The trigger for the sell-off was a sharp rise in US bond yields following Friday's data that showed US wages increasing at the fastest pace since 2009, raising the alarm about higher inflation and with it potentially higher interest rates.

“There is weakness across various equity sectors, but none so large the market is likely to fall through them. My money remains on equities - but rotating (and buying on weakness) into 'value' areas of the market that have lagged in the recent momentum-driven rally,” said James Bateman, chief investment officer for multi asset at Fidelity International,

“Id also be avoiding stocks where dividend yields arent backed up by strong free cash flow and a solid balance sheet," he added.

The 10-year US Treasuries yield rose to as high as 2.885 per cent on Monday, its highest in four years and 47 basis points above the 2.411 per cent seen at the end of 2017.

But a massive fall in share prices prompted an about-turn, and in Asian trade on Tuesday, it fell back to as low as 2.662 per cent.

Fed fund futures are now pricing in only two rate hikes this year, a sea change from only a few days ago when they priced in about 80 per cent chance of three hikes with the market even rife with talk of four hikes.

The CBOE Volatility index, the closely followed "fear-index” measure of expected near-term stock market volatility jumped 20 points to 30.71, its highest since August 2015.

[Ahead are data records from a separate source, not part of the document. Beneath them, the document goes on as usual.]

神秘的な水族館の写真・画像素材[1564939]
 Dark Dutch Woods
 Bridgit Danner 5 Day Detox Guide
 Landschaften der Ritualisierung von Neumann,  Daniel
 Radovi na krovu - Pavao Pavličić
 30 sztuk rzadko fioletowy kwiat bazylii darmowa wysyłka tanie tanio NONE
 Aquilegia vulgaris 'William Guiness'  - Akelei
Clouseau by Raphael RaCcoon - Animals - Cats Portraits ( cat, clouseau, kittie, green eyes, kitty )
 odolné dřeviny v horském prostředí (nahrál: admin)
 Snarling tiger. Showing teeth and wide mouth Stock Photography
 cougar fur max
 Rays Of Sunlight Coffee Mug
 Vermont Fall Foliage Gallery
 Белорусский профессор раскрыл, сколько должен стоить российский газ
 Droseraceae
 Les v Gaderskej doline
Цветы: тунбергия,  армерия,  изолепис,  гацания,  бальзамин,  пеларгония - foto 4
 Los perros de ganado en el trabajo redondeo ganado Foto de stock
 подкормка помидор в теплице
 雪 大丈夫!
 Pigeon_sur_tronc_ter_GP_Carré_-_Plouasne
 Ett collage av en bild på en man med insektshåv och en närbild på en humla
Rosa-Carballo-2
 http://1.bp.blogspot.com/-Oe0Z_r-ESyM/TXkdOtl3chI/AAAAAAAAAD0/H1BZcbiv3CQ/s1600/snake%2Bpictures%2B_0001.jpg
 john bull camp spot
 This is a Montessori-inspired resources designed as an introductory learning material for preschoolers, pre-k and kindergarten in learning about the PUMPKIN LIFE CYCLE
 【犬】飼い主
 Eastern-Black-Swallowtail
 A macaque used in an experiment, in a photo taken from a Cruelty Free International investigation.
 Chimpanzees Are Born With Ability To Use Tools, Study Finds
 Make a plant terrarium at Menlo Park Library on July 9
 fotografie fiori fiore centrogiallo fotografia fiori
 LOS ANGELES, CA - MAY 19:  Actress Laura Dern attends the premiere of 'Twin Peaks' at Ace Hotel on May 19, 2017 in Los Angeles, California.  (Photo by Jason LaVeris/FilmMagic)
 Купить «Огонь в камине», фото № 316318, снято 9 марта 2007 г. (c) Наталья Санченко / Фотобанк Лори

“For the last several months, whether it's stocks or commodities, risk-takers had been the winners. And that's what hedge funds, which now manage $3.2 trillion, have been doing," Mitsubishi UFJ's Fujito said.

“Their leveraged position is now being unwound. And it seems as though there are still some people who haven't run away (from the sell-off) yet. I would expect more instability,” he added.

Yoshinori Shigemi, market strategist at JPMorgan Asset Management, said the spectre of inflation will gradually undermine the attraction of equities even though the markets could rebound in the short term.

“In the end, the Fed will have to hike rates. And if it doesn't, long-dated bonds will be sold off on worries about inflation. Either way, that is going to slow down the economy. Rising wages also mean corporate profit margins will be squeezed gradually down the road,” he said.

Keen to avoid further risk, investors are closing their positions in other assets, including the currency market where a popular strategy has been to sell the dollar against the euro and other currencies seen as benefiting from higher interest rates in the future.

The euro eased to $1.2353, not far from last week's low of $1.2335, a break of which could usher in a further correction after its rally to a 3-year high of $1.2538 by late last month.

Against the yen, which is often used as a safe-haven currency because of Japan's solid current account surplus, the dollar slipped 0.4 per cent to 108.56 yen, after having lost one percent on Monday.

Bitcoin was not spared from selling, falling more than 10 per cent to a 12-week low of $6,116. That represented a 69 per cent fall from its record high of $19,666, touched on December 17.

Investors also dumped junk bonds, with the yield of Merrill Lynch US high yield index rising to 6.017 percent from 5.964 per cent at the end of last week. Still, it was far below its 2016 peak just above 10 per cent, when low oil prices hurt energy firms.

Oil prices also dropped, with international benchmark Brent futures hitting a one-month low. It last stood at $66.83 per barrel, down 1.2 per cent on the day. US crude futures traded at $63.35 per barrel, down 1.3 per cent in Asia.